Cambodia needs to change, adapt

I know some Cambodian democrats are provoked that I continually emphasize that Cambodian democrats are on their own to face Premier Hun Sen's autocracy; that there's no international guardian of rights, freedom and the rule of law coming to their rescue and the sooner democrats accept that a nation-state's national interests generally trump its concern with human rights violations, the better.

But I keep on writing -- I am grateful to the Pacific Daily News for providing its pages as an outlet.
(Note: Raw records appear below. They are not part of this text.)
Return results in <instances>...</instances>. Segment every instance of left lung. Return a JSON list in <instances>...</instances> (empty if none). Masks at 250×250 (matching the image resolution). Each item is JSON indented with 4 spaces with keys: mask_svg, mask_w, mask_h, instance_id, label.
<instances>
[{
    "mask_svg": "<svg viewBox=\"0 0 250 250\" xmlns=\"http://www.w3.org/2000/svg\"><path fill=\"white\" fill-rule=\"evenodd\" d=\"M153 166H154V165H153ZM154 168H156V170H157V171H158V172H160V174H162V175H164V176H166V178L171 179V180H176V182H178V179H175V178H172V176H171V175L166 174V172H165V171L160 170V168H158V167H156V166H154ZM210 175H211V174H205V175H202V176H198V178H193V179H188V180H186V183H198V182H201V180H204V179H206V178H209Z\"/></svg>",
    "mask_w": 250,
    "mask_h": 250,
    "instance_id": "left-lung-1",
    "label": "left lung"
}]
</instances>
Together, I believe we are making a difference. The great Chinese teacher, Confucius, said, "It is better to light one small candle than to curse the darkness."
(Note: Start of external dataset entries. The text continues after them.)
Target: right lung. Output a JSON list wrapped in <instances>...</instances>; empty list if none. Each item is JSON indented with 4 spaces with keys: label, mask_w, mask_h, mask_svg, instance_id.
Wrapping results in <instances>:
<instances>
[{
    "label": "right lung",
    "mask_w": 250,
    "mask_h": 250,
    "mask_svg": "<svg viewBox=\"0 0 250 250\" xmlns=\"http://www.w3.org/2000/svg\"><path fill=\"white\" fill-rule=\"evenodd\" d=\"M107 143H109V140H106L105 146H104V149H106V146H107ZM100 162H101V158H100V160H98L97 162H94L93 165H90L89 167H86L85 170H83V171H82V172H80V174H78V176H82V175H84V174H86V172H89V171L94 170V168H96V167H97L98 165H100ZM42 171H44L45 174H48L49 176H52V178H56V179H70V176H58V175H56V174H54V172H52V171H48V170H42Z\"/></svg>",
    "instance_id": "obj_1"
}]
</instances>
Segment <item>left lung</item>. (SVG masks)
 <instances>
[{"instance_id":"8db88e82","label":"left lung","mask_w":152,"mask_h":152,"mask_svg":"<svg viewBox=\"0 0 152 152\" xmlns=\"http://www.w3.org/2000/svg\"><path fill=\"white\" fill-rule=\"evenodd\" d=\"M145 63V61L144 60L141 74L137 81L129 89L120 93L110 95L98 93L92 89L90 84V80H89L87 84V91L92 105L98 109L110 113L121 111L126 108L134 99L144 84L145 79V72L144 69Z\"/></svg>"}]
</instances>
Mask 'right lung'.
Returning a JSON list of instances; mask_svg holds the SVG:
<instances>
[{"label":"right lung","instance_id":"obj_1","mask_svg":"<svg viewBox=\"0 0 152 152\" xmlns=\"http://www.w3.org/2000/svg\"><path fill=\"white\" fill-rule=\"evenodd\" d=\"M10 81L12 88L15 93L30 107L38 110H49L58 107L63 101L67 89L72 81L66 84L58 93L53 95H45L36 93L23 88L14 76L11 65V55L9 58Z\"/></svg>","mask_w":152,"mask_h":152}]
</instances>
A sine qua non condition for the Cambodian democratic opposition to move forward in its fight for rights, freedom and the rule of law is for the diverse opposition groups to stop tearing each other apart. This internal dissension is precisely what Hun Sen and his ruling Cambodian People's Party would like to see continue.

It weakens and diminishes the opposition in the eyes of Cambodian citizens in general, and it presents those in the international community with an excuse to continue dealing with the autocrats in power.

I know that frustrated Cambodians who want to see things happen have less appetite for careful thought before action. A Khmer saying advises, "Koet heuy soem kou," ("First think, then draw"); American essayist Ralph Waldo Emerson wrote: "The ancestor of every action is a thought."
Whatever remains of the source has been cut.